SQD
SQD is a decentralized data lake and query engine designed to provide permissionless access to blockchain data at scale, serving as the infrastructure layer for AI agents and decentralized applications to efficiently query and process large volumes of on-chain data [1].
Overview
SQD (formerly known as Subsquid) functions as an emergent and open database network that addresses one of the fundamental challenges in blockchain technology: accessing and processing exponentially growing amounts of on-chain data. The platform enables developers to query and aggregate blockchain data, application data (decoded smart contract states), and relevant off-chain data in a decentralized manner [2].
Unlike traditional centralized data lakes used in Web2 (such as BigQuery, Snowflake, or Apache), SQD provides a decentralized alternative specifically designed for Web3 applications. The network is built with several key properties: infinite horizontal scalability, permissionless data access, credible neutrality, trust-minimized queries, and low maintenance costs [2].

▶ [DATA PROVIDED]
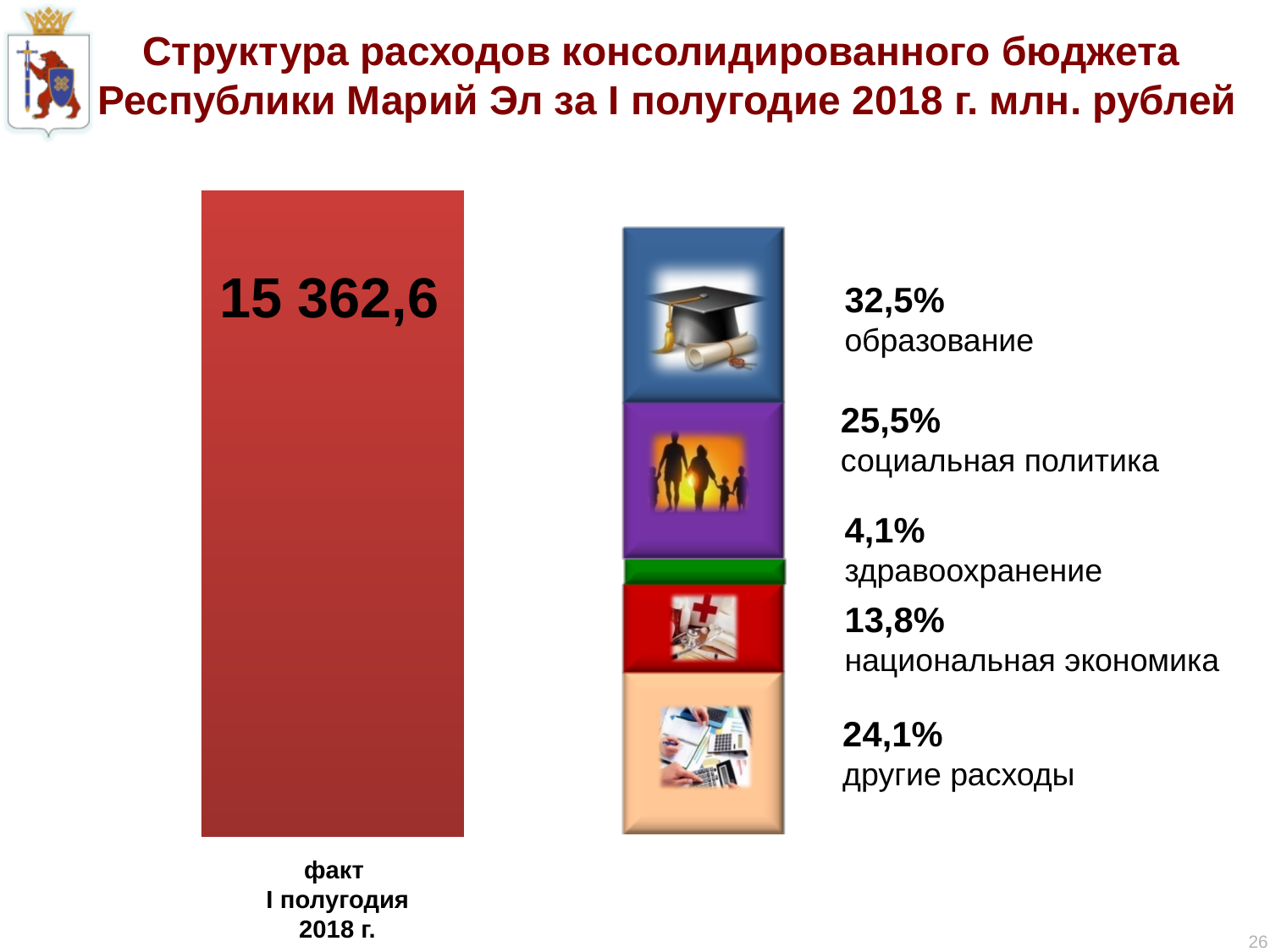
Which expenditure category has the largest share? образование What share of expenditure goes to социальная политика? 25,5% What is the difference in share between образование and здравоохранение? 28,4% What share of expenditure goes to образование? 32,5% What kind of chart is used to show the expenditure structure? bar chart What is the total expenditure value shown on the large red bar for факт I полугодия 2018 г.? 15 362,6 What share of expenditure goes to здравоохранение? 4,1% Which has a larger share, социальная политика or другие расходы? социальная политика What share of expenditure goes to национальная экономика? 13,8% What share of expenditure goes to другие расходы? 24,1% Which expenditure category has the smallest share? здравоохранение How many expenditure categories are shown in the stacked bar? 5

▶ [BRIEF 1]
Answer these questions from the SQD text:
(a) What name was SQD formerly known by?
(b) Which centralized Web2 data lakes does the text name as examples?
(c) For whom does SQD serve as an infrastructure layer?
▶ [BRIEF 2] Write the next part of the text on SQD, starting after its final sentence.

▶ [WRITTEN ANSWER 1]
(a) Subsquid
(b) BigQuery, Snowflake, and Apache
(c) AI agents and decentralized applications

▶ [WRITTEN ANSWER 2]
The SQD ecosystem consists of multiple components working together to provide a comprehensive data infrastructure solution. These include the SQD Network (a decentralized data lake), Squid SDK (a developer toolkit for indexing blockchain data), and SQD Cloud (an enterprise-grade hosted indexing service) [1].
Technology
The SQD Network architecture is built around several key components that work together to provide a decentralized data infrastructure:
Data Providers
Data Providers produce the data served by the SQD Network. Currently, the network focuses on on-chain data from EVM and Substrate chains, with plans to add support for Cosmos and Solana. During the bootstrapping phase, Subsquid Labs GmbH acts as the primary data provider, serving as a proxy for chains from which data is ingested block-by-block. The ingested data is validated, split into compressed chunks, and saved into persistent storage for distribution among workers [3].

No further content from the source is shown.